The runtime stores workflow state, step attempts, retries, approvals, transitions, audit events, and recovery history in the host application's database through Jido.Storage and the default Ecto adapter. Squid Mesh does not run as a separate service, broker, or orchestration cluster. The host application retains its existing supervision tree, deployment model, repository, schedulers, and queue backend.
Storage portability is defined by the journal storage adapter contract, not arbitrary database compatibility. The production relational implementation uses a Postgres-compatible Ecto adapter. See the storage strategy for adapter guarantees.
Squid Mesh manages workflow progression, transition routing, retry semantics, pause and approval handling, replay and recovery policy, durable execution history, and graph inspection. Queue delivery, worker supervision, and backend leasing remain host-owned concerns.
The runtime builds on Jido for actions, execution, and journaling; Runic for workflow planning; and Spark for the DSL authoring surface.
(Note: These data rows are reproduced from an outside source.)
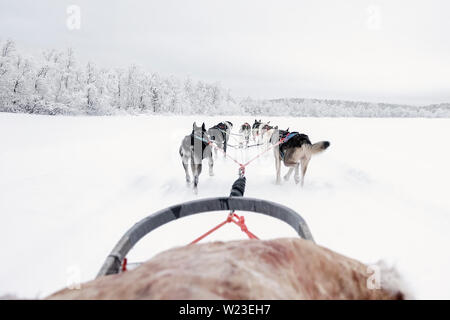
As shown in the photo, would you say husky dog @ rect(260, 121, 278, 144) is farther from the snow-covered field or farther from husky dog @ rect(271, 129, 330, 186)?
husky dog @ rect(271, 129, 330, 186)

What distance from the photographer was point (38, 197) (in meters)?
3.86

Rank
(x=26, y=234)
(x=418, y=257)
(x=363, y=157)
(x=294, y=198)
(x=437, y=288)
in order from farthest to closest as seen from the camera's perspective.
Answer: (x=363, y=157) → (x=294, y=198) → (x=26, y=234) → (x=418, y=257) → (x=437, y=288)

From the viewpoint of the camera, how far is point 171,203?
422cm

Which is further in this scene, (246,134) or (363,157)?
(246,134)

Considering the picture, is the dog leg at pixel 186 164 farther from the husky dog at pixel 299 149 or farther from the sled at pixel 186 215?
the sled at pixel 186 215

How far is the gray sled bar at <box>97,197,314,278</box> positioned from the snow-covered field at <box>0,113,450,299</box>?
41 centimetres

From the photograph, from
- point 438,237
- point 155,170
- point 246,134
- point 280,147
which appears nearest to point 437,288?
point 438,237

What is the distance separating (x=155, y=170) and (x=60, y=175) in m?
2.05

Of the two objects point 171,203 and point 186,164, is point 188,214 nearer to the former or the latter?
point 171,203

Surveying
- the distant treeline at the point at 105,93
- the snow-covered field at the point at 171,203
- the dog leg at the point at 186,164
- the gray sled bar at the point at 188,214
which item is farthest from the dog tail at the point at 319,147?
the distant treeline at the point at 105,93

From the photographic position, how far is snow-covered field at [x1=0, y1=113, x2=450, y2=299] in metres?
2.44

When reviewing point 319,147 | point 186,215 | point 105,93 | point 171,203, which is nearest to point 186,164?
point 171,203

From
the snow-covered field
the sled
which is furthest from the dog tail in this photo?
the sled
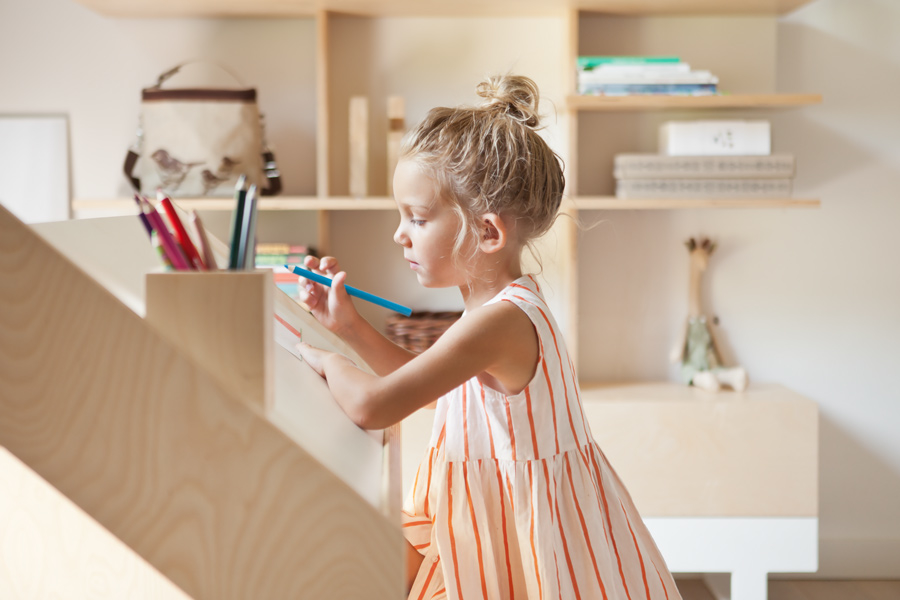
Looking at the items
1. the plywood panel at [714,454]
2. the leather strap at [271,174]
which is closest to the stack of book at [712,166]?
the plywood panel at [714,454]

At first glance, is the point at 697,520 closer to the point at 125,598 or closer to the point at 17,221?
the point at 125,598

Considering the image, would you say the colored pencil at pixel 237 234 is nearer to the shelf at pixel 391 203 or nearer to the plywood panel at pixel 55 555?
the plywood panel at pixel 55 555

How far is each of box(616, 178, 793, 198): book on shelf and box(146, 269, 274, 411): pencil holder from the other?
165 centimetres

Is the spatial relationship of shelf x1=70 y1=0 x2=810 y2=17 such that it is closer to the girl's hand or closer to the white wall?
the white wall

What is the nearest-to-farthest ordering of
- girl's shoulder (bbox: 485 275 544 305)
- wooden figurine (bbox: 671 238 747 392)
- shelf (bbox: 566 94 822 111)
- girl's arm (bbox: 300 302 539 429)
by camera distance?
girl's arm (bbox: 300 302 539 429) < girl's shoulder (bbox: 485 275 544 305) < shelf (bbox: 566 94 822 111) < wooden figurine (bbox: 671 238 747 392)

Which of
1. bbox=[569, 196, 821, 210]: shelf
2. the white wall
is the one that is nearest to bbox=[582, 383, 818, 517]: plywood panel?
the white wall

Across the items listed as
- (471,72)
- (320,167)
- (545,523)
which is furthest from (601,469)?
(471,72)

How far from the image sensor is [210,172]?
1.94m

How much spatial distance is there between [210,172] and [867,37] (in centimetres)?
194

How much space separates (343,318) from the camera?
3.24ft

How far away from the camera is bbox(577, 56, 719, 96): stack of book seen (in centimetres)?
195

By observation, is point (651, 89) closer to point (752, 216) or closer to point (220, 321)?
point (752, 216)

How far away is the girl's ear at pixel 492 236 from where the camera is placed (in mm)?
942

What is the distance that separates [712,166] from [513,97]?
113 centimetres
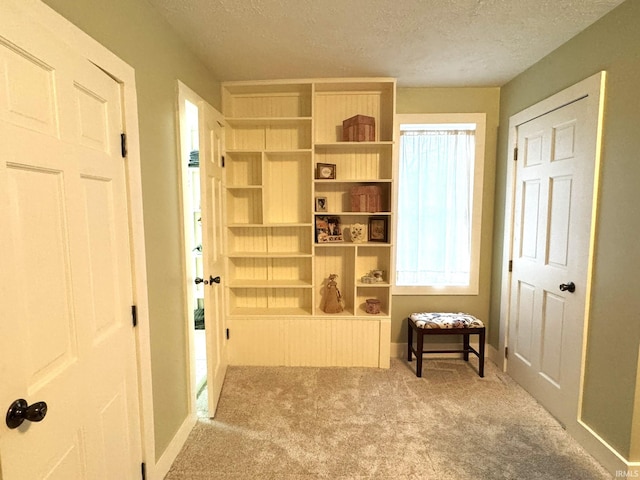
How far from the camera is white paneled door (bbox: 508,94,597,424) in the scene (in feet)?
6.15

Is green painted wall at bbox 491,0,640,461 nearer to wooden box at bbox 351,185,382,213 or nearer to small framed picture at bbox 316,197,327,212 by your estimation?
wooden box at bbox 351,185,382,213

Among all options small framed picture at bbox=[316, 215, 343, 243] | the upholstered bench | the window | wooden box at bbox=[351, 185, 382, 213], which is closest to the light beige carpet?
the upholstered bench

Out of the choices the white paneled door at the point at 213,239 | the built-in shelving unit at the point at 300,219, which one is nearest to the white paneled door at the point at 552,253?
the built-in shelving unit at the point at 300,219

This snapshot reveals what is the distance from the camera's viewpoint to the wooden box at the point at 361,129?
2.63 meters

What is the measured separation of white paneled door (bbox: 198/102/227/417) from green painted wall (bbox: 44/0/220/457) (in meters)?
0.19

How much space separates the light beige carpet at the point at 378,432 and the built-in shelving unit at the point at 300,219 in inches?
12.9

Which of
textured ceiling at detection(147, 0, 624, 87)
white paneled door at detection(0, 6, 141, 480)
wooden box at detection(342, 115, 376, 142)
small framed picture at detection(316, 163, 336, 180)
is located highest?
textured ceiling at detection(147, 0, 624, 87)

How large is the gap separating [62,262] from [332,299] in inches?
82.4

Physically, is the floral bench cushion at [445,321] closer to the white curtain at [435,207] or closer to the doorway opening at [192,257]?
the white curtain at [435,207]

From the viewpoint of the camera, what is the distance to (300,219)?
2.95 metres

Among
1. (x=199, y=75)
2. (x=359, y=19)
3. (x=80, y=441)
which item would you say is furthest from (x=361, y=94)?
(x=80, y=441)

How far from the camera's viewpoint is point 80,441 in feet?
3.53

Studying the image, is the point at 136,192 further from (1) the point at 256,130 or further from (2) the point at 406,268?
(2) the point at 406,268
Adoption status Squid Mesh provides a supported
0.1.xjournal runtime for embedded host-app workflows. Treat production rollout as an application-owned integration: run the host-app smoke and resilience checks, review the operational boundaries, and adopt the queue/leasing strategy that matches your deployment. See Production Readiness for the current baseline.
Start Here
The fastest way to start is the guided Livebook. It demonstrates creating a workflow, starting a journal-backed run, executing work with SquidMesh.execute_next/1, and inspecting the durable result.
| Goal | Resource |
|---|---|
| Run a guided interactive example | Getting Started Livebook |
| Integrate Squid Mesh into an existing application | Getting Started guide |
| Review a complete working example | Minimal host app |
The written guide covers installation, workflow creation, journal execution, run inspection, retries, manual gates, cron triggers, and Bedrock-backed leases.
Jido Primitive Boundary
Squid Mesh uses Jido as an internal runtime foundation while keeping the public workflow API focused on Squid Mesh concepts. The runtime uses these Jido primitives:
| Jido primitive | Squid Mesh use |
|---|---|
Jido.Agent | Rebuildable workflow and dispatch coordination state |
Jido.Action | Step execution interop, including raw Jido action modules and the native SquidMesh.Step adapter |
Jido.Storage | Journal and checkpoint persistence boundary |
Jido.Thread / Jido.Thread.Entry | Durable journal facts for run, dispatch, index, and catalog threads |
Jido.Exec | Action execution inside the journal executor |
Jido.Signal | Interop boundary envelope for Squid Mesh runtime command signals |
Support code uses lower-level primitives such as Jido.Thread.EntryNormalizer and validates built-in storage adapters like Jido.Storage.File and Jido.Storage.Redis. Workflow authors do not need to use these primitives directly.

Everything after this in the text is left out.